B-Side was founded in 2005 and just had their best year ever, in 2009. That's why it was such a surprise to see them close their doors. They were an indie distribution company, based on leveraging the audiences and the festivals. They powered a lot of the festivals websites and connected audiences and gathered feedback on films. They had over 220 film festival partners, including Sundance, AFI and Fantastic Fest. Their platform created direct connections to audiences and used on-demand technology. They were a full service distribution company and they even provided research and marketing services to filmmakers and other distributors. I watched them closely and, personally, thought that their model could represent a bright future for indie film. So, what happened?
Here's some snippets from their release on the webpage... "On behalf of the entire B-Side team, I (Chris Hyams - B-Side Founder & CEO) am sad to announce that after 5 years in business B-Side is closing its doors on March 1." "In the face of the lingering economic crisis and ongoing upheaval in the film business, our investors decided to stop funding the company. Under extreme time pressure, we were unable to secure alternate financing, and are left with no choice other than to shut down." "I am sad to have reached the end of this chapter, but am incredibly proud of what we've achieved.

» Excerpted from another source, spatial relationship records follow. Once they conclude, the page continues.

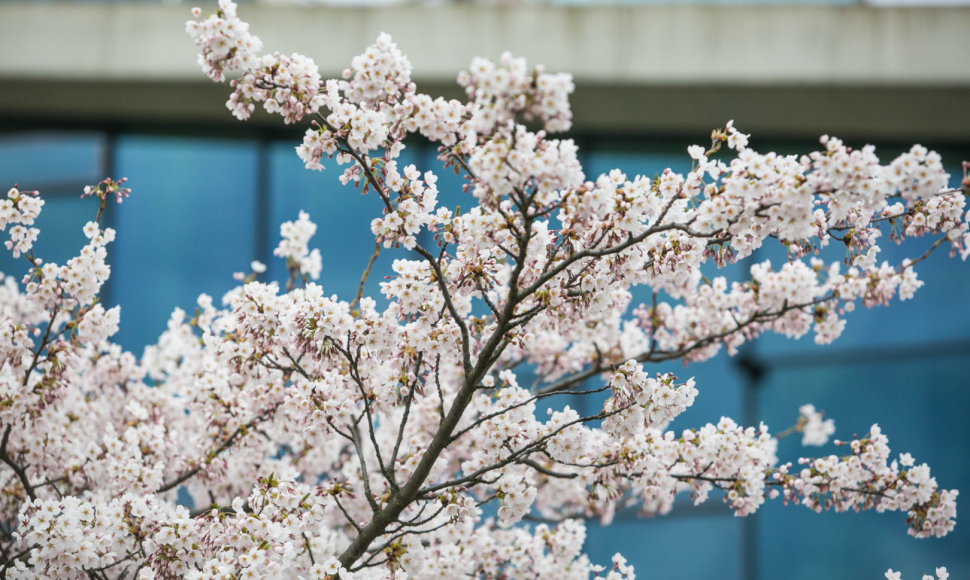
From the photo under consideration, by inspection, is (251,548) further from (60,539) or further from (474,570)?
(474,570)

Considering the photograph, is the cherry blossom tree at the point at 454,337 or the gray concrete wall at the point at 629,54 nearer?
the cherry blossom tree at the point at 454,337

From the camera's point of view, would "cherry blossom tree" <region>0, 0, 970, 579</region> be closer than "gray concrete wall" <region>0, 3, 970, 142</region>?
Yes

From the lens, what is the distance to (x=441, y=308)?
3779mm

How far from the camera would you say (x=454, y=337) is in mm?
3766

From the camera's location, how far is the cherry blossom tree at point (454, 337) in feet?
10.8

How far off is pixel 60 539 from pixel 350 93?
6.42ft

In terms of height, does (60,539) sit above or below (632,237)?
A: below

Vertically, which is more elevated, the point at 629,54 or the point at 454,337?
the point at 629,54

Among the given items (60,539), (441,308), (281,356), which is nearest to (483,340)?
(441,308)

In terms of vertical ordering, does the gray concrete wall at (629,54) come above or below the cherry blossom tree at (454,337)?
above

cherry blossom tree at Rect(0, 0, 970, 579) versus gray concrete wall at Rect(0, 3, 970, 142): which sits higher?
gray concrete wall at Rect(0, 3, 970, 142)

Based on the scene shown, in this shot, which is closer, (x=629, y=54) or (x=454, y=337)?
(x=454, y=337)

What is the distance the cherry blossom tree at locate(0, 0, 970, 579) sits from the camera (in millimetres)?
3297

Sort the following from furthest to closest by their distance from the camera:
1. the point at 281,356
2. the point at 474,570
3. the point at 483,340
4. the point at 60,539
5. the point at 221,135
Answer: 1. the point at 221,135
2. the point at 474,570
3. the point at 281,356
4. the point at 483,340
5. the point at 60,539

I am confident that our efforts will have a lasting impact on this business. I am also confident that the B-Side team will bring their expectations to new ventures that will pick up where B-Side is leaving off."
What's the lesson here? Well, I'd like to talk with Chris Hyams and see what he has to say, but... I'd say the lesson is, this is a tough business. It's a tough business to turn a profit in and it's a tough business to try something new in. Also, when you're dealing with smaller, indie companies, you need to remember that they're in the same boat as you. There's a fight going on here and it's not filmmakers versus distributors... it's the indie world versus the studio world and everyone in the indie world, from the filmmakers to the festivals to the distributors, need to help and support each other. Otherwise, we'll be seeing more companies like B-Side close their doors.